What is expected: Set down, please, without alteration, the lines of the entries below from the first through the one containing "A: Odocoileus virginianus".

Information supplied:
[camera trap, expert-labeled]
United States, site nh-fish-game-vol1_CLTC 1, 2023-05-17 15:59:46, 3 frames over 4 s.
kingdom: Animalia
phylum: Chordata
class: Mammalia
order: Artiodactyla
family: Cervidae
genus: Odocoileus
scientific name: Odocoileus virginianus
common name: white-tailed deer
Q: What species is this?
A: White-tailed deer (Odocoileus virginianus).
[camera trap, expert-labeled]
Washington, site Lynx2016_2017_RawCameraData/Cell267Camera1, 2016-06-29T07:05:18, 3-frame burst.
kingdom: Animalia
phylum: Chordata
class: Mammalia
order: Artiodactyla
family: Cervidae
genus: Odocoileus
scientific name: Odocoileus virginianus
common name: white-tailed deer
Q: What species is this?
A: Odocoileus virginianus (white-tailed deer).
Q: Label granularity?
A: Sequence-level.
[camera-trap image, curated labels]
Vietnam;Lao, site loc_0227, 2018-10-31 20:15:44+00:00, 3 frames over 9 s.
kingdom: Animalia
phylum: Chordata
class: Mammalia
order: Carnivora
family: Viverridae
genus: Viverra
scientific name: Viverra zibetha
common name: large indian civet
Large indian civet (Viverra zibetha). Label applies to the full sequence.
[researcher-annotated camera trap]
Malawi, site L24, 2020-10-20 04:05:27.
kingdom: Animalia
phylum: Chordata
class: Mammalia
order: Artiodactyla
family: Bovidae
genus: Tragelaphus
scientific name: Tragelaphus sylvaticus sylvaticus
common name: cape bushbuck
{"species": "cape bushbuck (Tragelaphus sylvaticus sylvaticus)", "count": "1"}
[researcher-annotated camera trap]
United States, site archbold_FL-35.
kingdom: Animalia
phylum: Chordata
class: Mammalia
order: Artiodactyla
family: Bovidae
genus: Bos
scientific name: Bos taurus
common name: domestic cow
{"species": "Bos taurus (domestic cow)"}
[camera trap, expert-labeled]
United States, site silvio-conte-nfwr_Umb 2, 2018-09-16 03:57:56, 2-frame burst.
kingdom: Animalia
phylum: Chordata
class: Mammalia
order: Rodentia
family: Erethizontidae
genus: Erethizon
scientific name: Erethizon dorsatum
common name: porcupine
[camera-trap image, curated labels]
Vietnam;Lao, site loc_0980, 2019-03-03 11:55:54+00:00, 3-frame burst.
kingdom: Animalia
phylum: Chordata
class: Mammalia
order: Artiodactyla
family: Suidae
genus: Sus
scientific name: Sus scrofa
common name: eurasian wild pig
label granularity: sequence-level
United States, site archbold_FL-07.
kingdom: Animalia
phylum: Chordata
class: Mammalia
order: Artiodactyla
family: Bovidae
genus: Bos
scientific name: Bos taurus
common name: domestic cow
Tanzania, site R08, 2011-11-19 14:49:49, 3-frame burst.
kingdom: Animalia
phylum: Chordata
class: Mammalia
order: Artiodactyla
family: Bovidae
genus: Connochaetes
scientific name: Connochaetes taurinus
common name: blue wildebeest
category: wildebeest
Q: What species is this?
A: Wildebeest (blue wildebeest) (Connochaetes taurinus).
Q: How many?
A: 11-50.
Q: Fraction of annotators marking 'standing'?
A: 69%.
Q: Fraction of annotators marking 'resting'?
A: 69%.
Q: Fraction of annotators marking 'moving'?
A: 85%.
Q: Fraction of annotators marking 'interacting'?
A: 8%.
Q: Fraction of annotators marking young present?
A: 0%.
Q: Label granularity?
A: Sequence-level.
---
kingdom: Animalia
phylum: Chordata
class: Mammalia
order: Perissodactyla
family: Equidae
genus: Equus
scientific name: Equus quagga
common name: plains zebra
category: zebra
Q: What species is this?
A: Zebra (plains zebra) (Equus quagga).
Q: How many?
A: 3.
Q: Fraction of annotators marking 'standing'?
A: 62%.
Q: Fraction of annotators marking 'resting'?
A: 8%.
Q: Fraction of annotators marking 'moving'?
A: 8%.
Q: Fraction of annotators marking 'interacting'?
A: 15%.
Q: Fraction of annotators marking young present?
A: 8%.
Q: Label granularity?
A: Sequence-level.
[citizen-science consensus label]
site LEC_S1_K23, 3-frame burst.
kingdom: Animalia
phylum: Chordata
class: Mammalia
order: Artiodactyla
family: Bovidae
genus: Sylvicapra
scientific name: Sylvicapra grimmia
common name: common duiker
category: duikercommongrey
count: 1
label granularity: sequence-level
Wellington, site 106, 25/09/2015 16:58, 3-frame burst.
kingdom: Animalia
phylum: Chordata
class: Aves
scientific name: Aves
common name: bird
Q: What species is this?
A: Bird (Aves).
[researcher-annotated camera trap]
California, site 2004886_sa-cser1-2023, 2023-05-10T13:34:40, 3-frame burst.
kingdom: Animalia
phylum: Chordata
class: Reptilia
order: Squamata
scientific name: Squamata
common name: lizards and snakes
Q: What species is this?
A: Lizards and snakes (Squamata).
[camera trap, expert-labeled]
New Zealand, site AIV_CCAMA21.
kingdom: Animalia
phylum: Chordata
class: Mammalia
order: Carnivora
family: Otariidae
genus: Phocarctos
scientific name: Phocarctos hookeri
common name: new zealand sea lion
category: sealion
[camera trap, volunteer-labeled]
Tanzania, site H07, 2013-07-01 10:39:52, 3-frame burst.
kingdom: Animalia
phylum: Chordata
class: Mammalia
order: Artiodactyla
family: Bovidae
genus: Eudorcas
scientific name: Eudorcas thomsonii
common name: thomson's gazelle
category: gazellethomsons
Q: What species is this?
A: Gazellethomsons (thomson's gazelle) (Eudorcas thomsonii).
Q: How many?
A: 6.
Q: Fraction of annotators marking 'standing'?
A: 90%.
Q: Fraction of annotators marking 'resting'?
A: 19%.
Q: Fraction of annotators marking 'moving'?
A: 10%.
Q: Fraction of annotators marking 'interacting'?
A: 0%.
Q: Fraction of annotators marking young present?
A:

Result of this exercise:
[camera trap, expert-labeled]
United States, site nh-fish-game-vol1_CLTC 1, 2023-05-17 15:59:46, 3 frames over 4 s.
kingdom: Animalia
phylum: Chordata
class: Mammalia
order: Artiodactyla
family: Cervidae
genus: Odocoileus
scientific name: Odocoileus virginianus
common name: white-tailed deer
Q: What species is this?
A: White-tailed deer (Odocoileus virginianus).
[camera trap, expert-labeled]
Washington, site Lynx2016_2017_RawCameraData/Cell267Camera1, 2016-06-29T07:05:18, 3-frame burst.
kingdom: Animalia
phylum: Chordata
class: Mammalia
order: Artiodactyla
family: Cervidae
genus: Odocoileus
scientific name: Odocoileus virginianus
common name: white-tailed deer
Q: What species is this?
A: Odocoileus virginianus (white-tailed deer).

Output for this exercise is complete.